Surprising facts about Lead Sheet Corrosion!
Do not underestimate the damage that interstitial condensation can cause to lead sheet
Lead is usually thought of as one of the most versatile and resilient building materials ever used. It was used extensively by the Romans more than 2,000 years ago in plumbing and construction of the great viaducts. In medieval cathedrals and churches lead was used in sheet form as roof coverings as well as for decorative rainwater gutters, downpipes and hoppers. In fact, lead more often than not, was and is used in connection with water, whether it be as a conduit for water, or as a waterproofing layer. If designed and installed right, lead can be highly durable and can sometimes last for hundreds of years in the most exposed locations. For example, the dome of St Paul’s Cathedral remains a sound example some three century’s after construction.
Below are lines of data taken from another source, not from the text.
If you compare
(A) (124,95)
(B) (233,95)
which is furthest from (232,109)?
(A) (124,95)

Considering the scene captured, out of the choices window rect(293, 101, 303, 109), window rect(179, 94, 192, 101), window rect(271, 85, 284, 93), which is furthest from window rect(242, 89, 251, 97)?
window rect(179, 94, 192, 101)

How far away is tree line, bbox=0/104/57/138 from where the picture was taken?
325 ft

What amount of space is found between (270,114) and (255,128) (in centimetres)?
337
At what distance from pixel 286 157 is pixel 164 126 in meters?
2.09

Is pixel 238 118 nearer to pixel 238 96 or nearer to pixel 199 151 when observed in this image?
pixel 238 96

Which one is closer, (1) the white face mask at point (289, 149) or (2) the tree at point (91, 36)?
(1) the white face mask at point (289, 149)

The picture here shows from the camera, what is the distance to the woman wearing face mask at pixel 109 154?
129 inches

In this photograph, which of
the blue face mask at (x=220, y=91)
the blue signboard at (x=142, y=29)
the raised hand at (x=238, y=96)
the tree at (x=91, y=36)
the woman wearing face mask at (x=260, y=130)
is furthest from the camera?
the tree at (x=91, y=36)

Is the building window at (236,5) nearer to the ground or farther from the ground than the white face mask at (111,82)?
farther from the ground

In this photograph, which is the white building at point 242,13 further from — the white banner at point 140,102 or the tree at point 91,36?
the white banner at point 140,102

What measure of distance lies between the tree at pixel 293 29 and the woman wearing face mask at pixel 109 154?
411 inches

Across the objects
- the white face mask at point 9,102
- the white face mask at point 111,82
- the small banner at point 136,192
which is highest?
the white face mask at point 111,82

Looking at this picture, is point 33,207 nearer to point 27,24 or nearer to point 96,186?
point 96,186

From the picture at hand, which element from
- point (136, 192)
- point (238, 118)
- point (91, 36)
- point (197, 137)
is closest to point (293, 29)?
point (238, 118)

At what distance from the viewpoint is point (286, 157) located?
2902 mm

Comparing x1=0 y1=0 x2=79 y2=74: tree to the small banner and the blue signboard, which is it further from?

There are a few key facts that you need understand when constructing with lead.
The first is very well known. Lead has a very high ‘linear temperature expansion coefficient’, in other words it expands a lot when heated and more than most other building materials. For example, it expands almost three times as much as mild steel does under the same thermal conditions. This characteristic can be managed with regular expansion joints and ensuring a slip plane, or a separating membrane, between adjacent materials. Lead is normally fixed with clips or cleats that can accommodate movement.
The second is that there are plenty of other building materials that lead can chemically react with and should not be placed in contact with. For example; steel, aluminium and zinc will corrode lead. It is also best to be cautious when pairing lead with treated timbers, some specific species of wood such as Oak, or synthetic membranes.
The third is surprising; Distilled water is aggressively corrosive to lead.
What does this mean? It means rain water falling from above a lead sheet roof will not rot through the roof for tens if not hundreds of years, whilst; water vapour condensing on the underside of a lead sheet roof will rot through the sheet in fraction of the time. This can be even worse if the condensation is interstitial (forming between the lead and and another material layer) without ventilation to dry it out.
The chemistry behind this subtle difference is complicated. I have borrowed a quote from www.buildingconservation.com to provide a good explanation: “ conditions on the underside of the lead are entirely different, as carbon dioxide in rainwater and the air may be prevented from reaching the surface of the material in sufficient quantities to promote the development of a natural, protective patina. Where a film of moisture forms across the underside of the metal, the lower availability of carbon dioxide allows soluble lead ions to migrate from the surface through the formation of lead hydroxide, which is the first compound to form in the carbonation process. Any subsequent development of a carbonate layer will occur away from the surface of the metal, leaving moisture in contact with the lead. Further development of a protective carbonate layer is therefore prevented.” - https://www.buildingconservation.com/articles/leadsheetroofs/lead-sheet-roofs.htm
Ventilated voids and a vapour check membrane are key design features for lead roofs. The image below shows the extent to which lead sheet can corrode where there is neither a vapour check membrane nor a ventilated void. The adjacent roof that had a ventilated void beneath resisted corrosion much better.